これはあくまで目安であるため、自身が安心できる回数をこなすことに越したことはありません。
また、過去問道場は過去問を年度ごとにまとめた「年度別」、または、各分野ごとにまとめた「分野別」で解くことができますが、個人的には年度別で1年分を通しで解くことをおすすめします。
分野別は1回の問題数や難易度がまばらなため、実力が分かりづらく勉強を継続しづらくなります。
年度別で数回解いたあとに苦手な分野が判明してから分野別を利用するのがおすすめです。
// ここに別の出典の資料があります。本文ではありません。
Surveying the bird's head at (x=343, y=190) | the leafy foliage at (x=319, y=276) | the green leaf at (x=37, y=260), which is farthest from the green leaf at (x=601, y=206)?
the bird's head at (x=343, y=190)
学習時間の確保は自分にあったスタイルを模索するのがよいです。
できるときにやるのではなく、決まった時間を確保して積み重ねることで継続しやすくなります。
- 通勤・通学時間を利用する
- 夜に30分
- 土日に1年度分
スマート農業について
発表者:N.Aさん
スマート農業とは「ロボット技術や情報通信技術(ICT)を活用して、省力化・精密化や高品質生産を実現する等を推進している新たな農業」と定められており、現在はAIやIoTも含まれています。
例として、iPadを用いたトラクターの遠隔操縦などが挙げられます。
しかし、無人化や遠隔操縦だけがスマート農業ではありません。
室温や風の強さなどのデータを用いて収穫量を増やしたり負担を減らしたりすることもスマート農業のひとつです。
スマート農業の実証は以下のステップで行われます。
- 研究開発:大学や研究所で新しいアイデアを研究する
- 技術実証:大学や企業で技術を生産現場に導入し、経営改善の効果を明らかにする
- 社会実装:一般の生産現場に導入する
弊社が参入するとするならば2.技術実証となるでしょう。
スマート農業は応用情報技術者試験で出題されることもあります。
例:)令和3年 秋 問7(組込みシステム開発)、令和5年 秋 問7(組込みシステム開発)
スマート農業といえば機械の導入などによって自動化や人手不足解消をねらうイメージが大きいですが、気象、土壌、農地、育成などのデータの収集とフル活用に注目されています。
その実例としてWAGRIというサービスがあります。
WAGRIが様々な企業からデータを収集しAPIとして提供することで、民間企業が新たな営農管理システムを構築を創出することができます。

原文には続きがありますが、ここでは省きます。